WRITTEN EXERCISE.
Render this sentence from the Uber for Business article below in Spanish: "Let’s look at the example of what we call ride policies, our way of verifying rides in real time."

PAGE.
★ ★ ★

Our last article on Uber for Business (U4B) discussed implementing our ride profiles feature. Today, we want to share more insight into the kind of technical challenges we’re solving. Just because our mission is to improve businesses’ experiences doesn’t mean we’re writing COBOL and deploying once a year to our server setup from the 1990s. In fact, the Uber for Business team continually pushes the boundaries and has a track record of being the first adopters for our newer platform technologies. Let’s look at the example of what we call ride policies, our way of verifying rides in real time.
On the Company, Guaranteed
Imagine you’re running the travel department of your 100-person company. Your 40-strong sales team is constantly traveling all over the globe, going from airport to hotel, hotel to meeting, meeting to dinner, and dinner to the club. Wait, what? Employees often accidentally spend company money on personal errands—and now you’re left sifting through stacks of receipts, expense reports, and TPS reports, trying to figure out which ones to approve.

★ ★ ★

GIVEN DATA.
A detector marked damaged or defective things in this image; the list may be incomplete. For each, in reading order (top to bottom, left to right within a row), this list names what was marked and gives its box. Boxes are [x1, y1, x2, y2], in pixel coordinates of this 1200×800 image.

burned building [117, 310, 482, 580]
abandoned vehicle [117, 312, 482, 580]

★ ★ ★

COMPLETE RESPONSE.
Veamos el ejemplo de lo que llamamos políticas de viaje, nuestra forma de verificar los viajes en tiempo real.